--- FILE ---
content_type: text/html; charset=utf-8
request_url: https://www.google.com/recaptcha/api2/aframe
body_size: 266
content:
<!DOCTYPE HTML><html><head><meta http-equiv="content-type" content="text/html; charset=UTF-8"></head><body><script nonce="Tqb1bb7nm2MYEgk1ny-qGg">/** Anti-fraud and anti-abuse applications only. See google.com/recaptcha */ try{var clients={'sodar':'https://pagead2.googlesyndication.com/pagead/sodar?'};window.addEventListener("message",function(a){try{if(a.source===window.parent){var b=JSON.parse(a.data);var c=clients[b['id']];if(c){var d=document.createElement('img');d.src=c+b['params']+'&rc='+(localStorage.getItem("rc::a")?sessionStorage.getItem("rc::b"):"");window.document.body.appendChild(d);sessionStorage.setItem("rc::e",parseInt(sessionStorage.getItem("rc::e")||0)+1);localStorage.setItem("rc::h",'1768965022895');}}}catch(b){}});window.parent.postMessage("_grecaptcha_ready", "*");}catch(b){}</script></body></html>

## What is being asked
Set out every record in full, exactly as given.

## Task answer
--- FILE ---
content_type: text/html; charset=utf-8
request_url: https://www.google.com/recaptcha/api2/aframe
body_size: 266
content:
<!DOCTYPE HTML><html><head><meta http-equiv="content-type" content="text/html; charset=UTF-8"></head><body><script nonce="Tqb1bb7nm2MYEgk1ny-qGg">/** Anti-fraud and anti-abuse applications only. See google.com/recaptcha */ try{var clients={'sodar':'https://pagead2.googlesyndication.com/pagead/sodar?'};window.addEventListener("message",function(a){try{if(a.source===window.parent){var b=JSON.parse(a.data);var c=clients[b['id']];if(c){var d=document.createElement('img');d.src=c+b['params']+'&rc='+(localStorage.getItem("rc::a")?sessionStorage.getItem("rc::b"):"");window.document.body.appendChild(d);sessionStorage.setItem("rc::e",parseInt(sessionStorage.getItem("rc::e")||0)+1);localStorage.setItem("rc::h",'1768965022895');}}}catch(b){}});window.parent.postMessage("_grecaptcha_ready", "*");}catch(b){}</script></body></html>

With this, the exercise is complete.